COLOMBO, SRI LANKA (25 November 2020) — The Asian Development Bank (ADB) and the Government of Sri Lanka today signed a $165 million loan agreement to provide immediate financing support for small and medium-sized enterprises (SMEs), which have been severely affected by the coronavirus disease (COVID-19) pandemic, and long-term financing to underserved SMEs, including businesses led by women and tea smallholders.
Secretary, Ministry of Finance S. R. Attygalle signed the loan agreement for the Government of Sri Lanka and ADB Sri Lanka Resident Mission Country Director Chen Chen signed on behalf of ADB.
“The government highly appreciates ADB’s long-term commitment to supporting Sri Lanka’s development. SMEs will be essential to recovery from COVID-19. The new loan from ADB will help the government’s efforts of supporting SMEs in and after the COVID-19 pandemic,” said Mr. Attygalle.
“We are glad to be of assistance to the SME sector at this crucial juncture when the sector has suffered a severe setback due to the COVID-19 pandemic,” said Mr. Chen “We trust that this assistance will help SMEs to revive their businesses and contribute once again significantly to the Sri Lankan economy.”
The new financing will build on the ongoing Small and Medium-Sized Enterprises Line of Credit Project, which ADB approved in 2016 to strengthen SMEs’ access to finance.

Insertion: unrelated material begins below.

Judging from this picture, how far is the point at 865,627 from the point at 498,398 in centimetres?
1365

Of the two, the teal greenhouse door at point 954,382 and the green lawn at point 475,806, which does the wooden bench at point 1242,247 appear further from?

The new loan will introduce a new credit line, cofinanced with a $1.25 million grant from the Japan Fund for Poverty Reduction (JFPR), to promote capital investment by tea smallholders. A supplemental $1.75 million technical assistance grant from JFPR will build tea smallholders’ financial literacy and capacity to access financial services and develop policies to promote value chain development for the Sri Lankan tea industry to strengthen its international competitiveness.
ADB is committed to achieving a prosperous, inclusive, resilient, and sustainable Asia and the Pacific, while sustaining its efforts to eradicate extreme poverty. Established in 1966, it is owned by 68 members—49 from the region.